Even when Stuart Carswell’s header looped towards the unmarked Rocco Quinn inside the six-yard box there appeared to be no danger, the Buddies’ frontman clearly offside. But somehow Potter failed to spot that infringement, the assistant standing rooted to the spot, his flag by his side as he neither indicated he thought a goal had been scored or that the player was offside.
The explanation, apparently, was that it was Hibs midfielder Liam Henderson’s head which had directed the ball back towards his own goalkeeper, a view at odds with just about everyone inside the Paisley 2021 Stadium.
Stubbs was forced to bite his tongue for fear of falling foul of the SFA, but his frustration and anger was clear for all to see, initially pleading at the start of his after-match press conference: “Don’t ask me about the referee, please, please, please,” the prompt, naturally, for the first question: “What did you think about the ref?”

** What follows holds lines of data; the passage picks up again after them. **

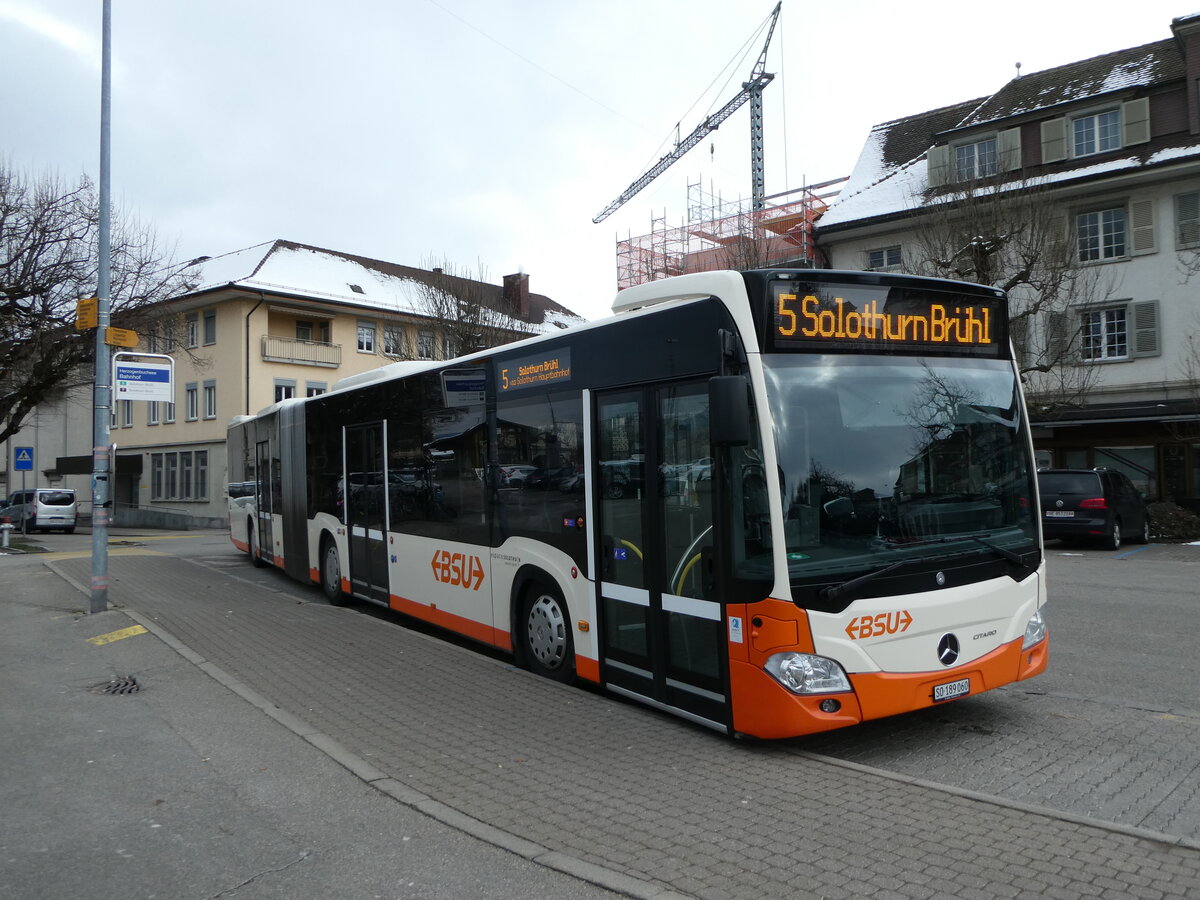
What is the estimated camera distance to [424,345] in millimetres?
34250

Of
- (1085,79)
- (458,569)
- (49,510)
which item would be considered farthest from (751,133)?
(458,569)

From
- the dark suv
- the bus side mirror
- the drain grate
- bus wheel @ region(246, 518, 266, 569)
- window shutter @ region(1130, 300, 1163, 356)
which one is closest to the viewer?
the bus side mirror

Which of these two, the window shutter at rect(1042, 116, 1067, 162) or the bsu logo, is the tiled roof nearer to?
the window shutter at rect(1042, 116, 1067, 162)

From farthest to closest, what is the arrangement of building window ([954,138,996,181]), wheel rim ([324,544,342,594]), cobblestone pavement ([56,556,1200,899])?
building window ([954,138,996,181]), wheel rim ([324,544,342,594]), cobblestone pavement ([56,556,1200,899])

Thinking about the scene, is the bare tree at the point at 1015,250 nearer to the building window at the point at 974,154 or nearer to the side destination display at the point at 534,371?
the building window at the point at 974,154

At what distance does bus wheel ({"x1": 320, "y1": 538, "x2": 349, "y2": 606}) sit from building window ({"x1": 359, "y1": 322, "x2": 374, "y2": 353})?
36.0 meters

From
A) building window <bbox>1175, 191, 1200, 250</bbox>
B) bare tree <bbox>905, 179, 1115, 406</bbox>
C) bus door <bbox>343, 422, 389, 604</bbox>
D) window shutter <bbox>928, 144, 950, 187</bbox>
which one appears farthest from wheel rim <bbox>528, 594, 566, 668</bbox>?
building window <bbox>1175, 191, 1200, 250</bbox>

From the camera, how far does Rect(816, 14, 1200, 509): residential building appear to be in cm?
2486

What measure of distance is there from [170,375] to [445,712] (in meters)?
7.77

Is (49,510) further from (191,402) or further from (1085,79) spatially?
(1085,79)

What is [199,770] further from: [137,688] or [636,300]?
[636,300]

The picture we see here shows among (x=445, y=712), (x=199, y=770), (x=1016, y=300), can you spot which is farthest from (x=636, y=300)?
(x=1016, y=300)

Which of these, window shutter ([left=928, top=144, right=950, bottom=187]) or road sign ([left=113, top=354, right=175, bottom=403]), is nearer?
road sign ([left=113, top=354, right=175, bottom=403])

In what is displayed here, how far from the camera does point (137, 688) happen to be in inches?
302
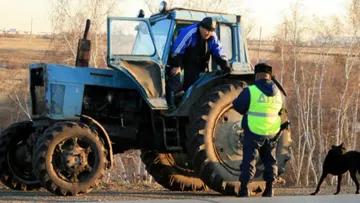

And when it was put to him that Quinn had looked “miles offside”, Stubbs was again reluctant to become embroiled in a savaging of the officials, replying: “I think probably the best way for me to try to work round it is to say ‘I will let you talk about it because it was so obvious’.”
But, after revealing “the player that was supposed to have headed it back was not that player” and that “I will cut it short there,” Stubbs became more expansive as he spoke of the impact he felt that blow had on his side, particularly given their recent run of results.
He said: “You could tell by the players’ reaction how disappointed they were with it. They felt aggrieved, I think that was pretty obvious. I don’t want to be standing here post match talking about a decision that potentially could have lost us the game because at 1-0 we were in control. I did not see us under any real pressure but before you knew it, out of the blue, it was 1-1 and that shouldn’t have been the case.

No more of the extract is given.